### [Stated exercise]
Return every one of the records below word for word, changing nothing.

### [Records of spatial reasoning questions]
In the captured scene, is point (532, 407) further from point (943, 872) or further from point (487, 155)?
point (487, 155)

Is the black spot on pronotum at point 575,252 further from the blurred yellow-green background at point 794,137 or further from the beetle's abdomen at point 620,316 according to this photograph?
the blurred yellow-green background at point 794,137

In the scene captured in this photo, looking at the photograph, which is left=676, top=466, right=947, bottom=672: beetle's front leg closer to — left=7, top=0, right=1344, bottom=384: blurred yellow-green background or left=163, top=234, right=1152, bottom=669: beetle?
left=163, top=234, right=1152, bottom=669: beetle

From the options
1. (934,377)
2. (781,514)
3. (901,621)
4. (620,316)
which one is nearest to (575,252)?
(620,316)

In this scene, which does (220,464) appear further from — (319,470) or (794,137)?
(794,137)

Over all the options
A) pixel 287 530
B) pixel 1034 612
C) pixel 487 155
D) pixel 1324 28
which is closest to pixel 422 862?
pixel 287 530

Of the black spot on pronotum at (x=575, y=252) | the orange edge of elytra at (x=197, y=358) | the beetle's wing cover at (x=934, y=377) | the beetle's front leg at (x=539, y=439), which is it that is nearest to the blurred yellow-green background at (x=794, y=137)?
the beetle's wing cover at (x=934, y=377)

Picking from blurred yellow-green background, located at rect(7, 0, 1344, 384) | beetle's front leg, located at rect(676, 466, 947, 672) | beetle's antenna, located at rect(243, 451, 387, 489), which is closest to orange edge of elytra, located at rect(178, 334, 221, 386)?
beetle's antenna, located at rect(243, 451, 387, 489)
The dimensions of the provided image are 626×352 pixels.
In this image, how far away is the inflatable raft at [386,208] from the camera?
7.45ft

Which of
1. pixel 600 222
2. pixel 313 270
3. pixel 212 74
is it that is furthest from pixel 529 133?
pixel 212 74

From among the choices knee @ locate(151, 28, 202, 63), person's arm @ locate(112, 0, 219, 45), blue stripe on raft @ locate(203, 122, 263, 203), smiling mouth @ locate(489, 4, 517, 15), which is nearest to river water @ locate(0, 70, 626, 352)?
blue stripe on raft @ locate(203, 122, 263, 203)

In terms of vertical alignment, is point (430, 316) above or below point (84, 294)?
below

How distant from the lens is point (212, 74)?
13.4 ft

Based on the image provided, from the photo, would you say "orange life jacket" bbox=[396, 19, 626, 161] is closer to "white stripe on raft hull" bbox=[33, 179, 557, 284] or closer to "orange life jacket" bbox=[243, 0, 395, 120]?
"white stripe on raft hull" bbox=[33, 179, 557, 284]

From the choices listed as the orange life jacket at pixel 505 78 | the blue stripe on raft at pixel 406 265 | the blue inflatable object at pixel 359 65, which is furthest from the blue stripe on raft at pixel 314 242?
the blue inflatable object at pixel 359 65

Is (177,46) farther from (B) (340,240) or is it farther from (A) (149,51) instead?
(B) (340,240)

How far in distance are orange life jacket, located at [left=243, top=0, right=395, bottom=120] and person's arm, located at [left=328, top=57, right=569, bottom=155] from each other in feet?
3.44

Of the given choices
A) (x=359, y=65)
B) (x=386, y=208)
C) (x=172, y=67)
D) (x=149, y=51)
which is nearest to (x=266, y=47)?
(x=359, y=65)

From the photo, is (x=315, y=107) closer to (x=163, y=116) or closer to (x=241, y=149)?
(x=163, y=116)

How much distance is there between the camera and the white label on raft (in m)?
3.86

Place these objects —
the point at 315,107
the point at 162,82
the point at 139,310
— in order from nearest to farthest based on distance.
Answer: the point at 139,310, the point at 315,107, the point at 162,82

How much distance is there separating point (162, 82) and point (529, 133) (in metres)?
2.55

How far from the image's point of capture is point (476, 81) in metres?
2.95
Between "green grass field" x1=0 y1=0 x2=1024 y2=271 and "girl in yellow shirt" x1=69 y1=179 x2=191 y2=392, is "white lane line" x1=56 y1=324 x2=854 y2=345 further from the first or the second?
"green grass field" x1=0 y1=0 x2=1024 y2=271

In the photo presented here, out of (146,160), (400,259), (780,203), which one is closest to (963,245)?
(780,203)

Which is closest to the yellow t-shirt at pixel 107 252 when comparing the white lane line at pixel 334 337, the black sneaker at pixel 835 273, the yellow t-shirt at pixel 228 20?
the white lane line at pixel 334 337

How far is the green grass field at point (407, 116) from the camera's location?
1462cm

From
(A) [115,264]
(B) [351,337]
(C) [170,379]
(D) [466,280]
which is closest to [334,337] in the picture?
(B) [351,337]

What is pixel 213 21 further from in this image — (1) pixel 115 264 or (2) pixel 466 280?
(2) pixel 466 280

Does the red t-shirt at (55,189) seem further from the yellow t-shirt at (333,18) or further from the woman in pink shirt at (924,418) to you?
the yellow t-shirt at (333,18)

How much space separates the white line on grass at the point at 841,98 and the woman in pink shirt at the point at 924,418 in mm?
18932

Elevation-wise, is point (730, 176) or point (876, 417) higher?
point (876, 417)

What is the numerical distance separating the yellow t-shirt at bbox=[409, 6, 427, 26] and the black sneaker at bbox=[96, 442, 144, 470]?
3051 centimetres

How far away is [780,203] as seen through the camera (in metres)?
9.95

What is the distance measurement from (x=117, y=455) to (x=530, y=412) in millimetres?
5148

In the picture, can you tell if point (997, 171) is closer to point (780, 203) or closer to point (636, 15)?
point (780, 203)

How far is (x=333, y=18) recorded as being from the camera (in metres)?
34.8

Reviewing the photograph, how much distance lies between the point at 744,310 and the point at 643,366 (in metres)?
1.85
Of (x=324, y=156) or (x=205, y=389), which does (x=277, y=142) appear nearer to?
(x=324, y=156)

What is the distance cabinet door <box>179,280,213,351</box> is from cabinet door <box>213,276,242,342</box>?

### [Response]
In the captured scene, is point (532, 407) further from point (943, 872) or further from point (487, 155)?
point (487, 155)

Is the black spot on pronotum at point 575,252 further from the blurred yellow-green background at point 794,137 or further from the beetle's abdomen at point 620,316 according to this photograph?
the blurred yellow-green background at point 794,137

In the scene captured in this photo, looking at the photograph, which is left=676, top=466, right=947, bottom=672: beetle's front leg closer to — left=7, top=0, right=1344, bottom=384: blurred yellow-green background or left=163, top=234, right=1152, bottom=669: beetle?
left=163, top=234, right=1152, bottom=669: beetle

From the options
1. (934,377)
2. (781,514)
3. (901,621)
4. (620,316)
which one is nearest to (575,252)?
(620,316)

In this scene, which does (220,464) appear further from — (319,470) or (794,137)?
(794,137)

Over all the options
A) pixel 287 530
B) pixel 1034 612
C) pixel 487 155
D) pixel 1324 28
which is closest to pixel 422 862?
pixel 287 530

Of the black spot on pronotum at (x=575, y=252) | the orange edge of elytra at (x=197, y=358) | the beetle's wing cover at (x=934, y=377) | the beetle's front leg at (x=539, y=439), which is it that is nearest to the blurred yellow-green background at (x=794, y=137)?
the beetle's wing cover at (x=934, y=377)

Picking from blurred yellow-green background, located at rect(7, 0, 1344, 384) | beetle's front leg, located at rect(676, 466, 947, 672) | beetle's antenna, located at rect(243, 451, 387, 489), which is closest to orange edge of elytra, located at rect(178, 334, 221, 386)?
beetle's antenna, located at rect(243, 451, 387, 489)
The dimensions of the provided image are 626×352 pixels.
In this image, how far away is the inflatable raft at [386,208] from the camera?
7.45ft

Which of
1. pixel 600 222
2. pixel 313 270
3. pixel 212 74
is it that is furthest from pixel 529 133?
pixel 212 74

From among the choices knee @ locate(151, 28, 202, 63), person's arm @ locate(112, 0, 219, 45), blue stripe on raft @ locate(203, 122, 263, 203), smiling mouth @ locate(489, 4, 517, 15), which is nearest to river water @ locate(0, 70, 626, 352)?
blue stripe on raft @ locate(203, 122, 263, 203)

In terms of vertical alignment, is point (430, 316) above or below point (84, 294)?
below

How distant from the lens is point (212, 74)?
13.4 ft

Based on the image provided, from the photo, would you say "orange life jacket" bbox=[396, 19, 626, 161] is closer to "white stripe on raft hull" bbox=[33, 179, 557, 284] or closer to "orange life jacket" bbox=[243, 0, 395, 120]?
"white stripe on raft hull" bbox=[33, 179, 557, 284]

From the choices listed as the orange life jacket at pixel 505 78 | the blue stripe on raft at pixel 406 265 | the blue inflatable object at pixel 359 65, which is furthest from the blue stripe on raft at pixel 314 242?
the blue inflatable object at pixel 359 65

Is (177,46) farther from (B) (340,240) or is it farther from (A) (149,51) instead?
(B) (340,240)

How far in distance are orange life jacket, located at [left=243, top=0, right=395, bottom=120] and person's arm, located at [left=328, top=57, right=569, bottom=155] from each other in feet?
3.44

Of the given choices
A) (x=359, y=65)
B) (x=386, y=208)
C) (x=172, y=67)
D) (x=149, y=51)
which is nearest to (x=266, y=47)?
(x=359, y=65)

From the photo, is (x=315, y=107) closer to (x=163, y=116) or closer to (x=241, y=149)?
(x=163, y=116)

How much distance is there between the camera and the white label on raft (in m)?
3.86

Place these objects —
the point at 315,107
the point at 162,82
the point at 139,310
— in order from nearest to farthest based on distance.
Answer: the point at 139,310, the point at 315,107, the point at 162,82

How much distance is there separating point (162, 82) and point (529, 133) (in metres)?
2.55

How far from the image's point of capture is point (476, 81) in metres?
2.95
Between "green grass field" x1=0 y1=0 x2=1024 y2=271 and "girl in yellow shirt" x1=69 y1=179 x2=191 y2=392, is "white lane line" x1=56 y1=324 x2=854 y2=345 further from the first or the second?
"green grass field" x1=0 y1=0 x2=1024 y2=271

In the photo presented here, out of (146,160), (400,259), (780,203), which one is closest to (963,245)?
(780,203)

Which is closest to the yellow t-shirt at pixel 107 252 when comparing the white lane line at pixel 334 337, the black sneaker at pixel 835 273, the yellow t-shirt at pixel 228 20?
the white lane line at pixel 334 337

How far is the green grass field at point (407, 116) from the camera's location?
1462cm

From
(A) [115,264]
(B) [351,337]
(C) [170,379]
(D) [466,280]
which is closest to [334,337] in the picture?
(B) [351,337]

What is pixel 213 21 further from in this image — (1) pixel 115 264 or (2) pixel 466 280?
(2) pixel 466 280

Does the red t-shirt at (55,189) seem further from the yellow t-shirt at (333,18) or further from the woman in pink shirt at (924,418) to you?
the yellow t-shirt at (333,18)

How much space separates the white line on grass at the point at 841,98 and the woman in pink shirt at the point at 924,418 in mm?
18932

Elevation-wise, is point (730, 176) or point (876, 417) higher?
point (876, 417)

What is the numerical distance separating the yellow t-shirt at bbox=[409, 6, 427, 26] and the black sneaker at bbox=[96, 442, 144, 470]?
3051 centimetres

How far away is [780,203] as seen through the camera (in metres)?
9.95

What is the distance measurement from (x=117, y=455) to (x=530, y=412) in millimetres?
5148

In the picture, can you tell if point (997, 171) is closer to point (780, 203) or closer to point (636, 15)?
point (780, 203)

How far is (x=333, y=18) recorded as being from the camera (in metres)?
34.8

Reviewing the photograph, how much distance lies between the point at 744,310 and the point at 643,366 (in metres)?
1.85
Of (x=324, y=156) or (x=205, y=389), which does (x=277, y=142) appear nearer to?
(x=324, y=156)

What is the distance cabinet door <box>179,280,213,351</box> is from cabinet door <box>213,276,242,342</box>?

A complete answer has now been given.